¿Por qué existe el arte? (I)

Existe un pájaro de Australia y Nueva Guinea al que podríamos llamar pájaro Número 5, aunque su verdadero nombre sea tilonorrinco. Lo podríamos llamar Número 9 porque hace unos años, un inversor mexicano batió el récord mundial de una subasta de pintura al pagar más de 109 millones de euros por Número 5, de Jackson Pollock.

Así pues, podemos considerar Número 5 como el epítome del arte y de todos sus efectos y consecuencias en el ser humano. El tilonorrinco representa lo mismo en el mundo de la ornitología, pues los machos de esta ave construyen complicados nidos que decoran exagerada y fútilmente con diversos objetos, como orquídeas, conchas de caracoles, bayas y cortezas de árbol.

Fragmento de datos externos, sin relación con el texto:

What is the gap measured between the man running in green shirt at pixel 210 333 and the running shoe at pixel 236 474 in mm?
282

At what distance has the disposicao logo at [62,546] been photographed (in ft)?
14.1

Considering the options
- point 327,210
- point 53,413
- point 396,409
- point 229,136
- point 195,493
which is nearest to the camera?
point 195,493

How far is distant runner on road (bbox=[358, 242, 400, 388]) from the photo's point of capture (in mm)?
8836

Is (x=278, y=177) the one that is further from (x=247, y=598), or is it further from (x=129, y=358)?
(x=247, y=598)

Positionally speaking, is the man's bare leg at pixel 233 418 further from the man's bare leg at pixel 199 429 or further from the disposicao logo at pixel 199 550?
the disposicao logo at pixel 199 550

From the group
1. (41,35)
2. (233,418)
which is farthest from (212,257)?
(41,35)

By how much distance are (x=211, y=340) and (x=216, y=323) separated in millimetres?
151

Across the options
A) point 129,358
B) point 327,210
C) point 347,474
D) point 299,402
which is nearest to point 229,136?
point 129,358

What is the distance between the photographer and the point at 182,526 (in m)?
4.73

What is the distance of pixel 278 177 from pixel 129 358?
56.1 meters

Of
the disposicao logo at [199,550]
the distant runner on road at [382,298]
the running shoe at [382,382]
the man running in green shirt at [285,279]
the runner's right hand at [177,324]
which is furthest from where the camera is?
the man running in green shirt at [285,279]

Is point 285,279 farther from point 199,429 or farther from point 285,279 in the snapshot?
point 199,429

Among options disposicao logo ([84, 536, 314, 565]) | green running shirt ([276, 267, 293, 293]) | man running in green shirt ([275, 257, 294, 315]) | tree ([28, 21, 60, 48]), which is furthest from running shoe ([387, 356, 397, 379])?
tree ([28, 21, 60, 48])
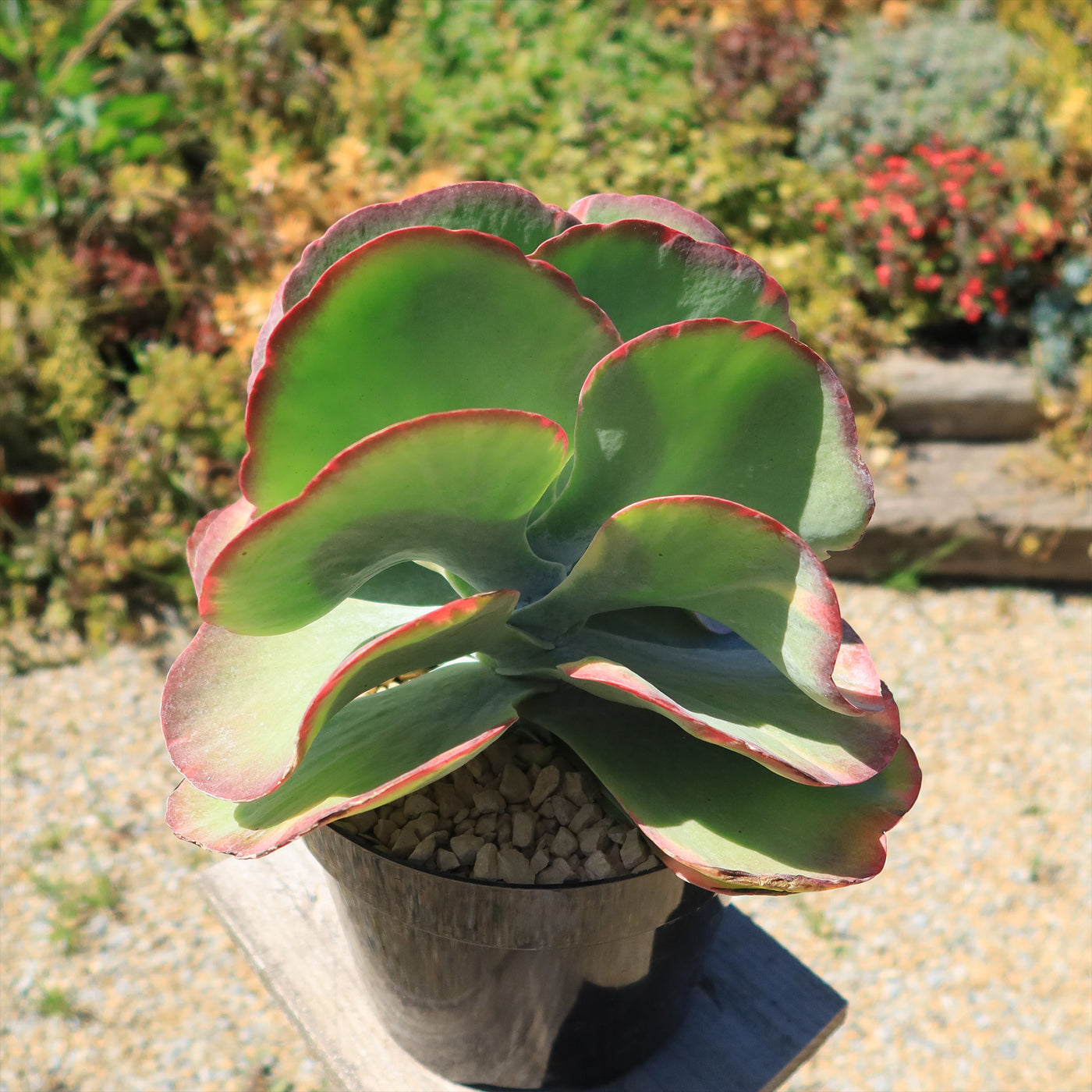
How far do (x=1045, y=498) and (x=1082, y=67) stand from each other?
1.36 metres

Algunos de ellos incluso pintan literalmente esas enramadas con residuos de frutas que regurgitan, empleando hojas o cortezas a modo de pincel.

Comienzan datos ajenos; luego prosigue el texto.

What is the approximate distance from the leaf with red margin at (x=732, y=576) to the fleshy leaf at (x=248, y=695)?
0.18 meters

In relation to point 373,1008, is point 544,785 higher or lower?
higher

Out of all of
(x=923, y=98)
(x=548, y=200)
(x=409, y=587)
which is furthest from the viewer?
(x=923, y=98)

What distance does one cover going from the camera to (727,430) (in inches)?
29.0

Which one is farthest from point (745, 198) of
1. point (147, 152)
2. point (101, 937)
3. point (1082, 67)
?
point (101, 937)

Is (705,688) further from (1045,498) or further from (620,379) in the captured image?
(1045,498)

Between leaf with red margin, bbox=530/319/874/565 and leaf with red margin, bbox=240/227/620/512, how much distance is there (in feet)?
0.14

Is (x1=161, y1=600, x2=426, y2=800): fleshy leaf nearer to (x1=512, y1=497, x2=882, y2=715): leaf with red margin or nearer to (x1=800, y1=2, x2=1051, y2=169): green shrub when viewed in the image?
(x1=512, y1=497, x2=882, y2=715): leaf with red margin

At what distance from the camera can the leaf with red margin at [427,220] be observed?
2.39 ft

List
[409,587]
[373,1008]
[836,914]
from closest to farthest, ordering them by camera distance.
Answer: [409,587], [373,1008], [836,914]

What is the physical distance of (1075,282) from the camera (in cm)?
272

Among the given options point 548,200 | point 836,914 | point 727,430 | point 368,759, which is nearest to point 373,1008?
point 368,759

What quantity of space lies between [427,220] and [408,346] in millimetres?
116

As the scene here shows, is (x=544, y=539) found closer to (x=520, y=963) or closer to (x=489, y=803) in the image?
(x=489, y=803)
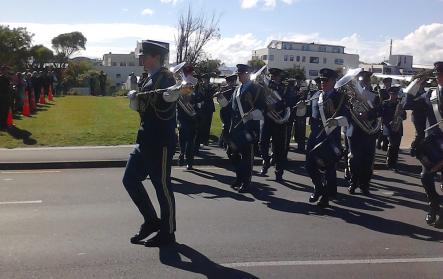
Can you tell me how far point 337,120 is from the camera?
301 inches

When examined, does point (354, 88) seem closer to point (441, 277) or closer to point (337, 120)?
point (337, 120)

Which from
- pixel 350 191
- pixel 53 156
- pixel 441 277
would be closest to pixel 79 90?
pixel 53 156

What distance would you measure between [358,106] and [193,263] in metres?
4.59

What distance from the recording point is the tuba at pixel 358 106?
8352mm

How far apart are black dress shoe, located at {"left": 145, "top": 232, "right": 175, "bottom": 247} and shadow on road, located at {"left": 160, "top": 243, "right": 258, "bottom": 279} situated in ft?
0.24

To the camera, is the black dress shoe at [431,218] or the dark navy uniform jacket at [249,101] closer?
the black dress shoe at [431,218]

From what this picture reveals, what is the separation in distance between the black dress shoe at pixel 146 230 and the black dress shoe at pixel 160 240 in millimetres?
141

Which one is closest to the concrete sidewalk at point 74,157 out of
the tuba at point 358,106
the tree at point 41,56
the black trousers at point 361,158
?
the black trousers at point 361,158

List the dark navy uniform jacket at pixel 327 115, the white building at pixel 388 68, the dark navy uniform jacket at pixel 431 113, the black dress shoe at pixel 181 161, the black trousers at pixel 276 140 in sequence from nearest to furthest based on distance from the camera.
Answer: the dark navy uniform jacket at pixel 431 113
the dark navy uniform jacket at pixel 327 115
the black trousers at pixel 276 140
the black dress shoe at pixel 181 161
the white building at pixel 388 68

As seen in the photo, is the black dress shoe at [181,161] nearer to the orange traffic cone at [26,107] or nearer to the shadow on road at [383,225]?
the shadow on road at [383,225]

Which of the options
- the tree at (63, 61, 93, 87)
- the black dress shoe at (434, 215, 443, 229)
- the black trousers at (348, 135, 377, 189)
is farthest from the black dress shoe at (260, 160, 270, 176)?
the tree at (63, 61, 93, 87)

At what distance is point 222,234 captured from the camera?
647 cm

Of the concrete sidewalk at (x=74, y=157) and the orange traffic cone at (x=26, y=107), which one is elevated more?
the orange traffic cone at (x=26, y=107)

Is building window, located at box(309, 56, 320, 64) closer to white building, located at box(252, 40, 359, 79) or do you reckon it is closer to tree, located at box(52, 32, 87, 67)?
white building, located at box(252, 40, 359, 79)
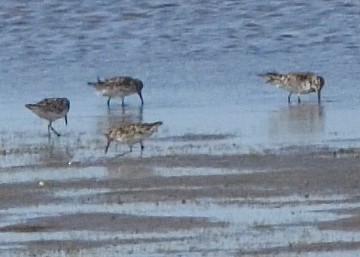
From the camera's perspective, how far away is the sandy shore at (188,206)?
36.8ft

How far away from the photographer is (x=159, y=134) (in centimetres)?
1702

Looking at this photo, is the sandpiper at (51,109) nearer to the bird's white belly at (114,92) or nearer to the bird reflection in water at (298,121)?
the bird reflection in water at (298,121)

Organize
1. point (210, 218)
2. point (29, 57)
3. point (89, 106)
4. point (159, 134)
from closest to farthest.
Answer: point (210, 218)
point (159, 134)
point (89, 106)
point (29, 57)

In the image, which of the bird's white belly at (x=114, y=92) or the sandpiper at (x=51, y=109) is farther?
the bird's white belly at (x=114, y=92)

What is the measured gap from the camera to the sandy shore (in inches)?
442

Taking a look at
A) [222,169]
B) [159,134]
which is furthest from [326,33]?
[222,169]

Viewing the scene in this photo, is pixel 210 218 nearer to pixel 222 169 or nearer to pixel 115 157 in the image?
pixel 222 169

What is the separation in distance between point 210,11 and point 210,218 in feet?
69.0

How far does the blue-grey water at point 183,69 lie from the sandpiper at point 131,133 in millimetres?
187

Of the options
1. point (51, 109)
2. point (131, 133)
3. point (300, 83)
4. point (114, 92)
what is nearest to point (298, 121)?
point (300, 83)

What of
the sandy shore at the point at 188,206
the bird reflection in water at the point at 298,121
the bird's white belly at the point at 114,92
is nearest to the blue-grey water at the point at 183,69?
the bird reflection in water at the point at 298,121

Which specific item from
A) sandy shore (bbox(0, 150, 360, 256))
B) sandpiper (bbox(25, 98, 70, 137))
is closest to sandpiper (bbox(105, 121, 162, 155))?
sandy shore (bbox(0, 150, 360, 256))

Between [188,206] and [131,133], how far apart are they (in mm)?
3020

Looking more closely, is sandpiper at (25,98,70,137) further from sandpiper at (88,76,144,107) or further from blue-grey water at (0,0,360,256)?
sandpiper at (88,76,144,107)
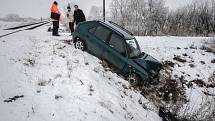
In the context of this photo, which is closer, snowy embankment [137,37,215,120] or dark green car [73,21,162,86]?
dark green car [73,21,162,86]

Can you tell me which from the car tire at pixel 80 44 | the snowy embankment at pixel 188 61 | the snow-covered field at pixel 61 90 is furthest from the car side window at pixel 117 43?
the snowy embankment at pixel 188 61

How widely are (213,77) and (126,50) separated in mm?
6235

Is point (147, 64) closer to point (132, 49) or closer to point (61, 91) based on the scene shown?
point (132, 49)

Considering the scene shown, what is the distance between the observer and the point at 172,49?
14953 millimetres

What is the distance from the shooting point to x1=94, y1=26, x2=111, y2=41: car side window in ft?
30.9

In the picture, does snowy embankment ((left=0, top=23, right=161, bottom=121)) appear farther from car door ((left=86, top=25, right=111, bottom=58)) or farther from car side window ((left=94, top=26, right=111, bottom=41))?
car side window ((left=94, top=26, right=111, bottom=41))

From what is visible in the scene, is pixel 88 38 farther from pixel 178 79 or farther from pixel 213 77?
pixel 213 77

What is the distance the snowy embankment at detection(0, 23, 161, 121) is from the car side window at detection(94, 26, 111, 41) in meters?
1.29

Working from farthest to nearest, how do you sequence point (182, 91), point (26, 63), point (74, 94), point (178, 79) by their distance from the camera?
point (178, 79), point (182, 91), point (26, 63), point (74, 94)

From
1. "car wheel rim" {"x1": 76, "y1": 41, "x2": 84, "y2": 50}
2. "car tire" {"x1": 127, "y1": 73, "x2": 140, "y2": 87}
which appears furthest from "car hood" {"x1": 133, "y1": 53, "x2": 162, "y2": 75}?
"car wheel rim" {"x1": 76, "y1": 41, "x2": 84, "y2": 50}

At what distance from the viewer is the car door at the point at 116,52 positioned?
894 centimetres

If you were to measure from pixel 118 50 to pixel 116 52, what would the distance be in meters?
0.11

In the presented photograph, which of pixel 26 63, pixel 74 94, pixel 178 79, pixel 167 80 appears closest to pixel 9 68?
pixel 26 63

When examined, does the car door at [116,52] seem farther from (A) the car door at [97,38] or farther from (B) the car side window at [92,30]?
(B) the car side window at [92,30]
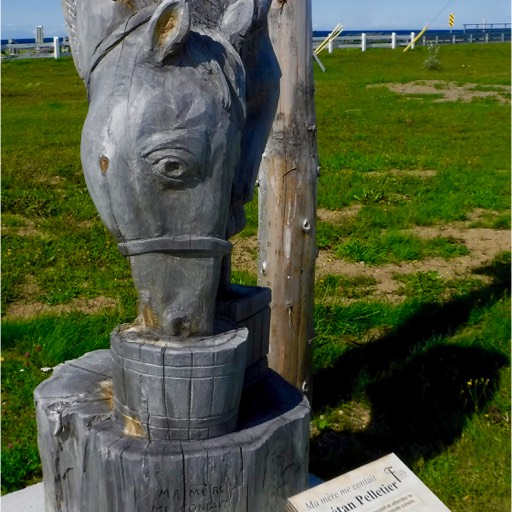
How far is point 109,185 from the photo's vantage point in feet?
5.42

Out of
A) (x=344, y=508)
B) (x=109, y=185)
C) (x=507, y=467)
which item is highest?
(x=109, y=185)

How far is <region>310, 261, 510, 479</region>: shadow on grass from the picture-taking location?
3.33 metres

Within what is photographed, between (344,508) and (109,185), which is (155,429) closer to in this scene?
(344,508)

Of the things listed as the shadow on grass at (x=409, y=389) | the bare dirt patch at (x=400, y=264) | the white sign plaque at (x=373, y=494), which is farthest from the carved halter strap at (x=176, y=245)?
the bare dirt patch at (x=400, y=264)

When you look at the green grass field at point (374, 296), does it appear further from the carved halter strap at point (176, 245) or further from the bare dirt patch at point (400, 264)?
the carved halter strap at point (176, 245)

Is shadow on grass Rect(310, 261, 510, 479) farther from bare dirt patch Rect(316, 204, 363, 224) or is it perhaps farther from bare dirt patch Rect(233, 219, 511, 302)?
bare dirt patch Rect(316, 204, 363, 224)

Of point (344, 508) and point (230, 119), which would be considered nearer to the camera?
point (230, 119)

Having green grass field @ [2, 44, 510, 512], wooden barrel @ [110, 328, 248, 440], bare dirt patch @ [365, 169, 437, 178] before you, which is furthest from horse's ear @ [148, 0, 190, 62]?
bare dirt patch @ [365, 169, 437, 178]

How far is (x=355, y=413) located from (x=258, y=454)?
181 centimetres

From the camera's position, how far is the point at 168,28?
5.10ft

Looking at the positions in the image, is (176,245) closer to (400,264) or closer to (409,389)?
(409,389)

Hasta aquí, los paralelismos entre el arte humano y el arte ornitológico son sorprendentes, pero también lo son en sus implicaciones psicológicas y sociales: las hembras de tilonorrinco valoran los nidos y se emparejan con los autores de las creaciones más simétricas y más profusamente ornamentadas. De igual modo, los pintores, escritores o músicos humanos, por el hecho de serlo, tienen más éxito social y sexual.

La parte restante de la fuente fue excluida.